Un cólico me ha dejado en cama. Por la tarde, me acompañaron mis hermanos y, gracias a Dios, pude conversar con Don Cagliero. Siempre me jacté de mi salud de hierro para atender mis deberes, pero creo que mi cuerpo ha dicho “basta”; estoy cerca de mi partida definitiva. En el corazón me confortan las palabras que nos escribió nuestro padre Don Bosco cuando iniciamos la misión a estas tierras americanas: “No olvidemos, en las fatigas y en los sufrimientos, que nos espera un gran premio en el cielo. Amén.”

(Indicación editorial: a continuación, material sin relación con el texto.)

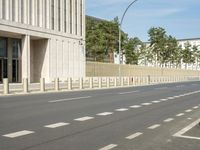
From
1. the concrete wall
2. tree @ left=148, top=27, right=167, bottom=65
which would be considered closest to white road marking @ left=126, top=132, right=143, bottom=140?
the concrete wall

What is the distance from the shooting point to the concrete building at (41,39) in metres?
44.4

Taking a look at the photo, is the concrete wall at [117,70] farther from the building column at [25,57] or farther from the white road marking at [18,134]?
the white road marking at [18,134]

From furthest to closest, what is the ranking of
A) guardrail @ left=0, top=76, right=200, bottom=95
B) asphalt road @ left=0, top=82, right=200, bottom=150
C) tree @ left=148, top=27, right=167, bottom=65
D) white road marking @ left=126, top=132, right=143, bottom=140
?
tree @ left=148, top=27, right=167, bottom=65 → guardrail @ left=0, top=76, right=200, bottom=95 → white road marking @ left=126, top=132, right=143, bottom=140 → asphalt road @ left=0, top=82, right=200, bottom=150

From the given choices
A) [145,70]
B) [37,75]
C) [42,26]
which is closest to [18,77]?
[37,75]

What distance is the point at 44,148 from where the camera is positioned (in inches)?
285

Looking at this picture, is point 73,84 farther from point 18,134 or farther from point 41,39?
point 18,134

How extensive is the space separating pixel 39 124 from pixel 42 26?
39715mm

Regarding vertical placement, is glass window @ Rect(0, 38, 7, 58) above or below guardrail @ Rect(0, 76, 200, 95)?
above

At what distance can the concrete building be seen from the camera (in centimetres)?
4441

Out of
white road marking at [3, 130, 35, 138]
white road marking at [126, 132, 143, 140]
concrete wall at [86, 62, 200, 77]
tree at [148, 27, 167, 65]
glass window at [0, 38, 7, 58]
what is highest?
tree at [148, 27, 167, 65]

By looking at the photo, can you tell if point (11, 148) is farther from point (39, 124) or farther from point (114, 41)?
point (114, 41)

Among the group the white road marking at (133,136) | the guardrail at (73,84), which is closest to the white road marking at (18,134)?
the white road marking at (133,136)

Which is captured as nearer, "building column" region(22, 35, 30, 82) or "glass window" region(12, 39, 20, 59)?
"building column" region(22, 35, 30, 82)

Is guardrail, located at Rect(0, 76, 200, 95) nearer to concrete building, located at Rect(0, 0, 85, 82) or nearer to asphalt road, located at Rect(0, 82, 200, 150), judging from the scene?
concrete building, located at Rect(0, 0, 85, 82)
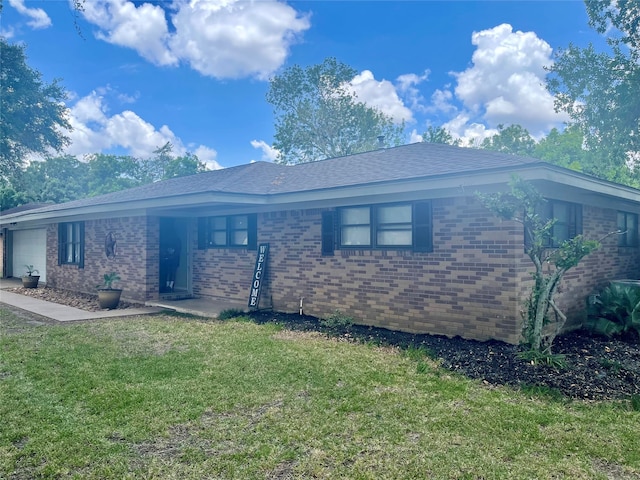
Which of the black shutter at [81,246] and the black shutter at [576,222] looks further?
the black shutter at [81,246]

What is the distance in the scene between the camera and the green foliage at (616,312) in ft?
23.7

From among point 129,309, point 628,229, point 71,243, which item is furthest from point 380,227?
point 71,243

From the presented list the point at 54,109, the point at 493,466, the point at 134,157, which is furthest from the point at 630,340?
the point at 134,157

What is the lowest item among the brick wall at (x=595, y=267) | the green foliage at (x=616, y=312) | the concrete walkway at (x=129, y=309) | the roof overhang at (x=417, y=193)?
the concrete walkway at (x=129, y=309)

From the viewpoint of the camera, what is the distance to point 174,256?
12.3m

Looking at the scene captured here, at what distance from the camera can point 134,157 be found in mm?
55250

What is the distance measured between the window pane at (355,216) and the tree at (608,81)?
43.8 feet

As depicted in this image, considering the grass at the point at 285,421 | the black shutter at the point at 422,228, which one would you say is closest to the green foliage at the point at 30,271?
the grass at the point at 285,421

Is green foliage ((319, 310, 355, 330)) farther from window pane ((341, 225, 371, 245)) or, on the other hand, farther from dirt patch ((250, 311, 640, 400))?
window pane ((341, 225, 371, 245))

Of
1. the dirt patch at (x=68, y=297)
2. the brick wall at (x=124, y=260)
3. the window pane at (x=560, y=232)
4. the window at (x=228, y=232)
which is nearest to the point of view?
the window pane at (x=560, y=232)

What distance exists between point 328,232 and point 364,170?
159cm

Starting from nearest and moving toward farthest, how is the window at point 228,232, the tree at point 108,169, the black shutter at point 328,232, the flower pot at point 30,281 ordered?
the black shutter at point 328,232 < the window at point 228,232 < the flower pot at point 30,281 < the tree at point 108,169

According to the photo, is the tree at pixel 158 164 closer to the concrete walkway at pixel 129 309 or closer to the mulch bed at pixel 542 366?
the concrete walkway at pixel 129 309

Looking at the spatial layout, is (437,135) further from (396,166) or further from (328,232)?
(328,232)
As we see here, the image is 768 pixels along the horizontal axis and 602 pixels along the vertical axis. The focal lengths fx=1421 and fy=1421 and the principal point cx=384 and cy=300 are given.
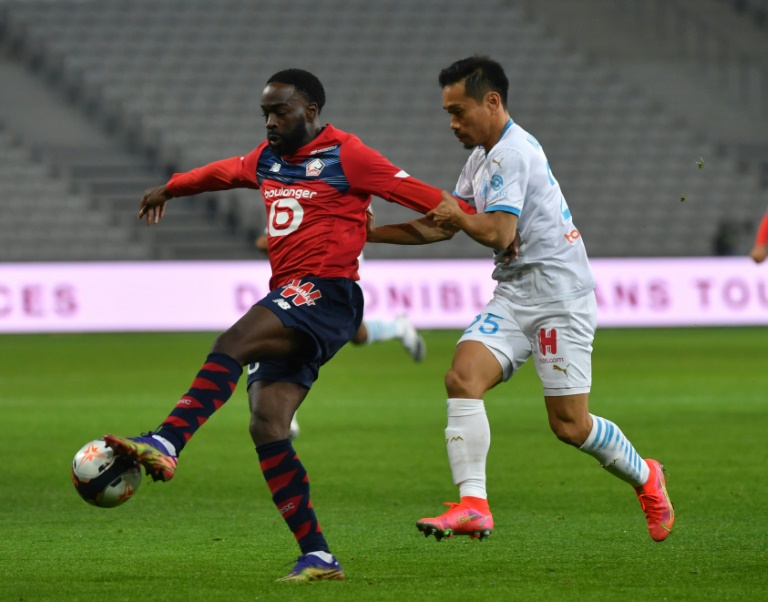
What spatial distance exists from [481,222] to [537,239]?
43 centimetres

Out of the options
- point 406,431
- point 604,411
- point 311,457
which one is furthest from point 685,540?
point 604,411

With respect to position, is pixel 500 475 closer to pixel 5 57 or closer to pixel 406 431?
pixel 406 431

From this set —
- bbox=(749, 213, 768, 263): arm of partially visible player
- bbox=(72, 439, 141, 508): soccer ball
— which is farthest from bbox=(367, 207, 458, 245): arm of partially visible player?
bbox=(749, 213, 768, 263): arm of partially visible player

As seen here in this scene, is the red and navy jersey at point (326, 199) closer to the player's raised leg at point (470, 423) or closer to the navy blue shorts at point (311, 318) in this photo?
the navy blue shorts at point (311, 318)

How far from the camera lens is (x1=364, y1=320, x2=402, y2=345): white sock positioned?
12.2 meters

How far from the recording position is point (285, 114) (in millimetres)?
5621

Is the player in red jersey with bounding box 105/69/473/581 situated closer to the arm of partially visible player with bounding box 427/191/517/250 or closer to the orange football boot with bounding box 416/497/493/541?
the arm of partially visible player with bounding box 427/191/517/250

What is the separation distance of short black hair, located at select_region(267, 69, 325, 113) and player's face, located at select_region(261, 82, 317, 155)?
0.07 ft

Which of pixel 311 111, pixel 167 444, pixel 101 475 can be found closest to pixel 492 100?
pixel 311 111

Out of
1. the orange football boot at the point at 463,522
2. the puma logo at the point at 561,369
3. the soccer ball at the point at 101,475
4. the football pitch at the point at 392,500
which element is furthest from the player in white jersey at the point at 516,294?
the soccer ball at the point at 101,475

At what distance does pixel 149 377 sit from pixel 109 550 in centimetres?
892

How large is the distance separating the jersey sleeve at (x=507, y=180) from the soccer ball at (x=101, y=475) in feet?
6.02

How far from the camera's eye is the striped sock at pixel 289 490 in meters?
5.53

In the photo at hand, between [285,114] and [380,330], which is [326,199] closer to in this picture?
[285,114]
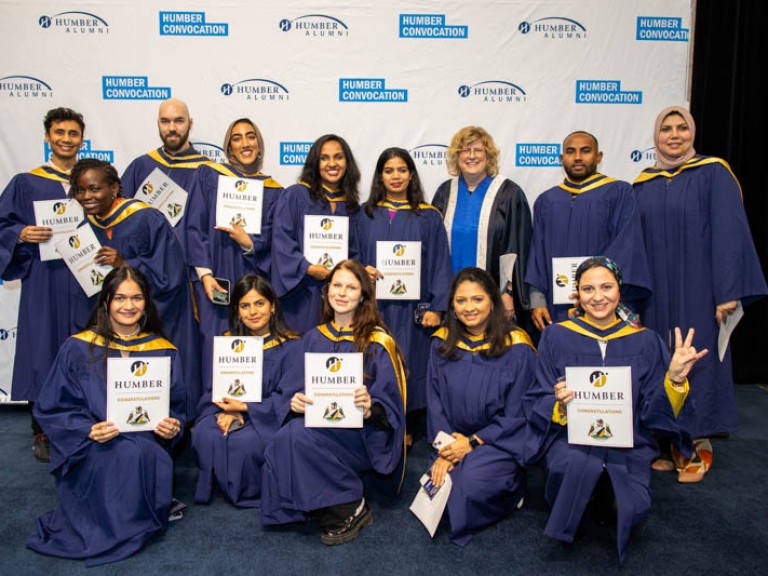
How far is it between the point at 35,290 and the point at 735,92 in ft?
20.1

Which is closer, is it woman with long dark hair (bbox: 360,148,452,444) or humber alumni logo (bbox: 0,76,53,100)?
woman with long dark hair (bbox: 360,148,452,444)

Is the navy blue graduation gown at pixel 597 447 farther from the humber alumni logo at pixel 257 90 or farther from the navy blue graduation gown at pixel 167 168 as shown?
the humber alumni logo at pixel 257 90

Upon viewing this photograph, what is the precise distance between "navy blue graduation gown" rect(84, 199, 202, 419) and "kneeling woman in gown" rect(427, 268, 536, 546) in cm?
182

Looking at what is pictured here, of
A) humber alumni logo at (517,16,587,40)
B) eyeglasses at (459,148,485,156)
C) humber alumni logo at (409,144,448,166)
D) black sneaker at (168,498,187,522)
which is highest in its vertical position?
humber alumni logo at (517,16,587,40)

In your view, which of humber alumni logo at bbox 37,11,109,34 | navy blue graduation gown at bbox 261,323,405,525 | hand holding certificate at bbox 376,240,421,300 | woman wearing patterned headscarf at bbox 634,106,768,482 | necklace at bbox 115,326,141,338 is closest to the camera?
navy blue graduation gown at bbox 261,323,405,525

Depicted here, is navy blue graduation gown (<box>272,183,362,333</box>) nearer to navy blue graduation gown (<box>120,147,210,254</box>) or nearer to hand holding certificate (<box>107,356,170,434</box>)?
navy blue graduation gown (<box>120,147,210,254</box>)

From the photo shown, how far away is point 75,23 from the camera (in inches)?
225

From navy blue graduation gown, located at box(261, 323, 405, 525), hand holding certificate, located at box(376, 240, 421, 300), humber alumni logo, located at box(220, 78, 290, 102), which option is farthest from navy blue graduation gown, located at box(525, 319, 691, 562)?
humber alumni logo, located at box(220, 78, 290, 102)

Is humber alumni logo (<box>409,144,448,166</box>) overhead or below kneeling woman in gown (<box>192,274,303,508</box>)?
overhead

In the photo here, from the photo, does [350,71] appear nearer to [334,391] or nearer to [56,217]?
[56,217]

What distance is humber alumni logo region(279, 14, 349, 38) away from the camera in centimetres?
573

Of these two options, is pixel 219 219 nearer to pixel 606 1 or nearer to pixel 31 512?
pixel 31 512

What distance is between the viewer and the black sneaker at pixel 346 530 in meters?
3.28

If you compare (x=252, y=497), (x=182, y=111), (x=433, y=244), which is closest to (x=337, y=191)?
(x=433, y=244)
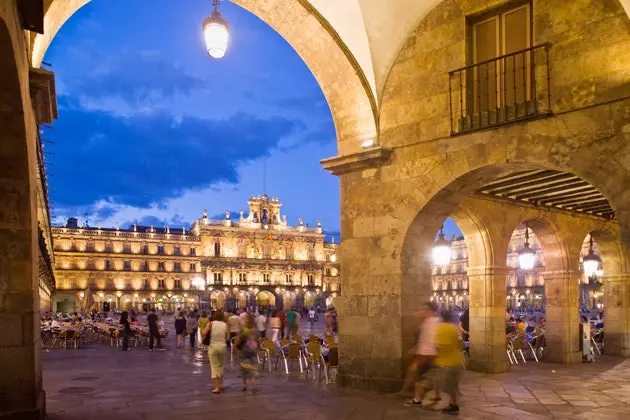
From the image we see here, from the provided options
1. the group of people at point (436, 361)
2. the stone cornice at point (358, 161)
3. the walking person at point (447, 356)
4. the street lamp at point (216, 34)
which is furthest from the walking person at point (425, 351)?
the street lamp at point (216, 34)

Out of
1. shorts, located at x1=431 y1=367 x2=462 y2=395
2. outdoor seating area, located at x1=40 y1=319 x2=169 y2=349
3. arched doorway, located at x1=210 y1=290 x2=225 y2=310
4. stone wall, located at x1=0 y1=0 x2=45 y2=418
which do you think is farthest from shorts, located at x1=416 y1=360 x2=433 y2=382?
arched doorway, located at x1=210 y1=290 x2=225 y2=310

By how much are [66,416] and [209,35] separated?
4527 millimetres

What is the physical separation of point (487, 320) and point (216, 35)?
713 centimetres

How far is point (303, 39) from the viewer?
8758 millimetres

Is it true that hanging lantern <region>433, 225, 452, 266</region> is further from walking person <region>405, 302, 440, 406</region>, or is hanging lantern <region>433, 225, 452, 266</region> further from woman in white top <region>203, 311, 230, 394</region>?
woman in white top <region>203, 311, 230, 394</region>

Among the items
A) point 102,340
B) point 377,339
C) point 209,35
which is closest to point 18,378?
point 209,35

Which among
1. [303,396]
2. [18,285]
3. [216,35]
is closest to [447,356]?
[303,396]

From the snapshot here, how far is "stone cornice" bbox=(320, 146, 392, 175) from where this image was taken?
327 inches

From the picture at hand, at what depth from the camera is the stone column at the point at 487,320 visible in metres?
10.6

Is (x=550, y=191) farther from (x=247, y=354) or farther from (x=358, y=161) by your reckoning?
(x=247, y=354)

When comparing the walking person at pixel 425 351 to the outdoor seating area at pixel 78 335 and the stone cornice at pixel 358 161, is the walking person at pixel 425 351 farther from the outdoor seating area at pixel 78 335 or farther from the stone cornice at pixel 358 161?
the outdoor seating area at pixel 78 335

¡Ay, Don Bosco! Quizás debería haber cuidado mi salud y trabajar hasta donde lo permitieran mis fuerzas, como usted nos insistió. Porque ahora me duele abandonar mi misión. ¡La mies es mucha pero los operarios, pocos! Sin embargo, queridísimo Don Bosco, usted nos dio el testimonio de no escatimar esfuerzos cuando se trata de la salvación de las almas. ¡Y cuántas hay en esta ciudad! Valoré mucho más en este año y medio como capellán, su dedicación por nosotros en Valdocco, quitando horas de su descanso. Siempre me pregunté cómo podía dedicar su tiempo a escucharnos, administrar los sacramentos, dar clases, escribir y dedicarse a la Sociedad Salesiana, las fundaciones, las construcciones… Más me lo preguntaba aquí en Buenos Aires, donde me volví casi un ermitaño en mi piecita de la torre, casi sin tiempo para comer, culpable por no preparar bien mis predicaciones. ¡Si no habían pasado dos días cuando ya atendíamos a varios niños en el oratorio! ¡Qué buena voluntad tienen estos jóvenes para venir a estudiar y ser nuestros alumnos! Destinaba algunas horas de la noche para darles clases. Algunos de ellos manifestaban su deseo de hacerse de los nuestros. ¡Qué alegría! Si dispusiéramos de lugares para alojarlos… Nuestros hermanos italianos, ¡cuánta necesidad de acercarse al Señor! Padre Bosco, ¡cómo latían en mi corazón sus palabras de amar, profesar y predicar celosamente los sacramentos! Intenté ser un fiel hijo suyo y del Padre del cielo atendiendo confesiones, visitando enfermos, preparando a los sacramentos, acompañando las devociones populares…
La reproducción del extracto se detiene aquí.